If you work from home, you might have a difficult time keeping yourself on track. I’ve found success with my Teachers Pay Teachers store by doing the following ten habits to set goals, meet deadlines, and achieve the dreams I have for my own business.
#1: Stay organized.
Making lists, keeping notes, maintaining a calendar with set deadlines, and setting a budget are great ways to keep your business on the right track. This goes for ideas, too. I am guilty of jotting down ideas on sticky notes and hanging on to them. But 95% of the time, if I don’t get those “last minute inspiration” resources created right away after sketching out a rough idea of what they are, they end up staying in that pile of sticky notes full of potential, but not making any sales. Since I have created “product to-do grids” by type (for example, task cards, writing packs, graphic organizers, holiday resources), I have found myself to be much more productive. Resources end up completed and in my store instead of in my head when I have specific lists to check off.
#2: Set time aside for your work.
I don’t care if you are home 24/7, there are always ways to get distracted and avoid working. Turn off the notifications on your phone, leave the laundry until later, keep the television off (even if you swear it’s just for background noise), and arrange for someone else watch your kids for a while so you can focus on your work. It’s amazing what you can get accomplished when you are focusing solely on the task at hand.
#3: Hold “staff” meetings.
◆ ◆ ◆ ◆ ◆
● Requests
**a)** In the text on work-from-home habits, what types does the writer use to sort the "product to-do grids"?
**b)** Write the next part of the text on work-from-home habits, picking up after its last line.

(Saved entries)
◆ ◆ ◆ ◆ ◆
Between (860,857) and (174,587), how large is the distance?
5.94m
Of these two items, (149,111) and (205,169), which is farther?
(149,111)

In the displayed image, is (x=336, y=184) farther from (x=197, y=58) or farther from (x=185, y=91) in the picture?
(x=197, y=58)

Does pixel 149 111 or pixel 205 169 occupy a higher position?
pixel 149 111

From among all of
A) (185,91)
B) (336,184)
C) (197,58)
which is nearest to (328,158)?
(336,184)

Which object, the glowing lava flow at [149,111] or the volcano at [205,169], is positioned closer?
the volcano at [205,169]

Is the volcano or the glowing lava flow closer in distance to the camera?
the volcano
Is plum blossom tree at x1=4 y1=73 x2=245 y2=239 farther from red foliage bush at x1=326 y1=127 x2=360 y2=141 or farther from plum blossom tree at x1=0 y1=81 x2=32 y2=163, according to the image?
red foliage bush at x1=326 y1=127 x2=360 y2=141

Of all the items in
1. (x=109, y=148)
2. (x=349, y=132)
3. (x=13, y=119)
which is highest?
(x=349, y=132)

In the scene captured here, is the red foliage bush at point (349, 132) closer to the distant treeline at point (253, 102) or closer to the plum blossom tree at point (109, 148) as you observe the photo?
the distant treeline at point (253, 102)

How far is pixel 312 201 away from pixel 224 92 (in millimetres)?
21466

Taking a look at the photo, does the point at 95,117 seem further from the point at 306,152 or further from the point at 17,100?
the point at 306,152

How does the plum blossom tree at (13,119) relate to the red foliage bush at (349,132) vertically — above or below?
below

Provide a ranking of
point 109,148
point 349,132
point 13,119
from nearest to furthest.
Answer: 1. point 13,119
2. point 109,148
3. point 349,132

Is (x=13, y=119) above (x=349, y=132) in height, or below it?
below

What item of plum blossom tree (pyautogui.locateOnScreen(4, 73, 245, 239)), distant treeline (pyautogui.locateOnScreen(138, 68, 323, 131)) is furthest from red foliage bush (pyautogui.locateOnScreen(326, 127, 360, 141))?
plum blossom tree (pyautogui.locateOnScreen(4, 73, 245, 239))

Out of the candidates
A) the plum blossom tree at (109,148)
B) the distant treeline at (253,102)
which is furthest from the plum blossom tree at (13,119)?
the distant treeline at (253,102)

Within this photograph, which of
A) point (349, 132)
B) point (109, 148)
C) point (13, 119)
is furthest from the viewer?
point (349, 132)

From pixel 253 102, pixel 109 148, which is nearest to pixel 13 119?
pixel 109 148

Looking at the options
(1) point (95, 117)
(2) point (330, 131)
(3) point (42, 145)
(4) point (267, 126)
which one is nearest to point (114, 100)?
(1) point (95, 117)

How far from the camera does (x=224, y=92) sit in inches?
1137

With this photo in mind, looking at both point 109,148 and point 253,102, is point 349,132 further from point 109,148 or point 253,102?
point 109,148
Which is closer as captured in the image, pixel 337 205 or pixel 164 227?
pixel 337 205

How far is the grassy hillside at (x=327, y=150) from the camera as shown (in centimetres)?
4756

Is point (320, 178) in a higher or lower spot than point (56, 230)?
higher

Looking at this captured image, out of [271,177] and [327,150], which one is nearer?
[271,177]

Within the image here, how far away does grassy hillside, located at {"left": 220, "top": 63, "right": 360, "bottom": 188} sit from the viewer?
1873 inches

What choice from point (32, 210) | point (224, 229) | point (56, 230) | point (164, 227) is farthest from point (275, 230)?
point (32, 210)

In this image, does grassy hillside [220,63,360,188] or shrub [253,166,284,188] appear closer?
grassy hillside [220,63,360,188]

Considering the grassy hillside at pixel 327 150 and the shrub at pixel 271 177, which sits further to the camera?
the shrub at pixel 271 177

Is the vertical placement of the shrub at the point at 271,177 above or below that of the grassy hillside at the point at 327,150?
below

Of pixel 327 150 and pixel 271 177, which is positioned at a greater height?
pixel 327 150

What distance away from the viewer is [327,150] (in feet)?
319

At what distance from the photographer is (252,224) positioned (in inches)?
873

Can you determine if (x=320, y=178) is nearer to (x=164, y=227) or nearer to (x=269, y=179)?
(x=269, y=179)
◆ ◆ ◆ ◆ ◆
● Outputs for the tasks
**a)** Task cards, writing packs, graphic organizers, and holiday resources.

**b)**
Sure, you might be the only staff member on your payroll, but having monthly meetings is a great way to assess how everything is going in your business. I have a specific list of questions I make sure I answer each month to keep myself on track. It helps me reflect and remember what I’m doing (since I have the tendency to go off on tangents or create a new, unplanned product when the mood strikes instead of staying focused on my schedule). I also have a monthly guide to keep myself completing tasks on a weekly basis. I’ve found myself to be much more productive since I’ve started holding myself accountable.
#4: Set a Budget (and stick to it).
Make sure you’re not spending too much money on clipart you don’t have a plan for (it’s easy to do… you should see my current wishlist!) or classes you don’t have time to take yet (taking classes to learn more about your business is a great idea, but don’t buy them and let them sit there, undone). Setting a budget and sticking to it helps keep your business headed in the right direction. There’s nothing worse than realizing your entire income has been spent before you’ve even earned it.
#5: Don’t be afraid to spend money.
On the flip-side of sticking to a budget, don’t be afraid of spending money to improve upon your business. This doesn’t mean buying thousands of dollars worth of flair pens and sticky notes (although, let’s face it, that’s easy to do for a lot of us teachers!), but it does mean investing in quality clipart and fonts, taking informative classes to improve your marketing skills, design abilities, and knowledge of the curriculum you’re supplementing, and possibly spending money to attend conferences related to your business. They say you have to spend money to make money and in a lot of ways, I believe that to be true. When I started spending money on my business, I started earning a lot more!
#6: Network with other creators.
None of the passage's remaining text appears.